Business, it is said, was never before so good in all its departments. The U.S. frigate Sabine arrived on the 3d instant, and $120,000 was required to pay off her crew. Orders have been received to build a number of pivot-gun carriages, which will cost over $3,000 each.



The Mills of the Great Falls Manufacturing Company stopped a week ago or more, and will not start again until October. The Mills in Nashua have also stopped work for the present. The Print Works in Dover have suspended, and all the cotton mills there are soon to stop. The Portsmouth Steam Factory has also stopped.


The new Government of Virginia, inaugurated by the Union men at Wheeling, is fully organized. It has been recognized as the State Government by the United States authorities, and is extending its authority over the Western portion of that State. On the 9th instant, John S. Carlisle (a member of the House) was elected United States Senator in place of Hunter, and W. T. Willey in place of Mason. They have been admitted to seats in the Senate.


The Connecticut Legislature last year passed a vote, by a large majority, allowing Negroes to vote, but as it had to go to the people this year it was reversed by a vote of 44 yeas to 130 nays.


On Tuesday of last week, at Cambridge, Mass., the wife of Prof. H. W. Longfellow was engaged in making wax seals in the library, for the amusement of her two youngest children, when her dress caught fire from a match with which she was melting the wax. She had on a light summer dress, which was all in flames in a moment. Mr. Longfellow, who was in his study, near by, ran to her assistance, and succeeded in extinguishing the flames, with considerable injury to himself, but too late to save the life of his wife. She was injured so that she died the next day. She was the daughter of Hon. Nathan Appleton, and leaves five children.


In a recent engagement at the Cape of Good Hope, between the English troops and some of the native insurgents, 80,000 shots were expended in killing 25 men.


It is a great mistake, says the Journal of Commerce, to suppose a bloodhound is a courageous dog. The men who have plunged us into this war, who have hallooed on the people, are men that have wisely stayed home. And a part of their plan to cover up their own want of courage, is to keep up the cry of war. The rebels in the South who planned the dissolution of the Union, who advocated it in Congress and in newspapers and on the stump, are the men who have taken the field, while the Northern editors and Congressmen and Senators who opposed compromise, who let us drift into this war, nay who dragged us into it, are at home making contracts to supply army stores, and shouting "traitor" at every man who ventures to remind them of the evil they have brought on the country, or suggest a remedy for it.
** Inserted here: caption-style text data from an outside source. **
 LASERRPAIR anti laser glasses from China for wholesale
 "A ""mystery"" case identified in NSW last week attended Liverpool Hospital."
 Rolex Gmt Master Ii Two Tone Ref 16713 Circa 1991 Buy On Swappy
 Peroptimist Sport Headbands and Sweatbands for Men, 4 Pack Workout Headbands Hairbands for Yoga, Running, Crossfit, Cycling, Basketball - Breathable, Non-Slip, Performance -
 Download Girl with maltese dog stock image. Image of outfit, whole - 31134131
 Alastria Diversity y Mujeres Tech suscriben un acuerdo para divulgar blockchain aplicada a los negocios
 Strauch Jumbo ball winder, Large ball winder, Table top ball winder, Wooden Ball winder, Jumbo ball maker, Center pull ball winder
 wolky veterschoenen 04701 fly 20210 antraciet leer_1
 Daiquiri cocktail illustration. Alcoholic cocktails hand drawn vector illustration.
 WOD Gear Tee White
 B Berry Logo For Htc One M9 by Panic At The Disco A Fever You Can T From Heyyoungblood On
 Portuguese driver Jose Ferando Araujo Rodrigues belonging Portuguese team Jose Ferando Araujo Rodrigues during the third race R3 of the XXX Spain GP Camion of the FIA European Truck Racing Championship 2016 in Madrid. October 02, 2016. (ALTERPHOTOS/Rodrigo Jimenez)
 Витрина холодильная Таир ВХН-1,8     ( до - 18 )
Our Legislature appropriated ONE MILLION AND FIFTY THOUSAND DOLLARS for the war. To what specific purposes it is to be applied, we have no definite information. But from what has already been done in the way of expending money, we infer that but a small portion of it is to go for the benefit of the soldiers who volunteer to fight in defence of the Constitution and the Union. Other States have made liberal provision for the families of their soldiers, and have given the soldiers themselves a liberal bounty--some $30 a year, and others $10 a month--in addition to their regular pay. But our Legislature has done nothing of the kind, for the reason, probably, that they prefer to provide for the "soldiers of fortune" who hover about the treasury, and through contracts and "agencies" contrive to "absorb" the lion's share of the money nominally expended for the war.

As a specimen of the treatment received by the soldiers at the hands of our Government, we copy the following from the Dover Gazette's account of the departure of our Second Regiment:

Before closing, we wish to say a word in regard to the niggardly manner in which, we are informed, this regiment was treated by our State authorities. They were entitled to two months' pay, within a very few days, amounting to $22 for each man. This amount they had been expecting to receive before leaving for Washington. It had been promised them, as we are told, and the families of very many of the men were actually suffering at home for the necessitates of life, and were depending upon the small remittances from their fathers and husbands before starting for Washington. But what was done? Gov. Berry, with his Council, go to Portsmouth, and do they pay these soldiers the amounts due them? Yes, within twenty-one dollars apiece! In other words, they cause to be paid to these poor volunteers the sum of one dollar apiece, and that is all. What reason does Gov. Berry give for not paying them more? We have it from authority that we cannot question, that he replied, in substance, that "it would do them no good as they are going off, and they might spend it foolishly for rum or something bad."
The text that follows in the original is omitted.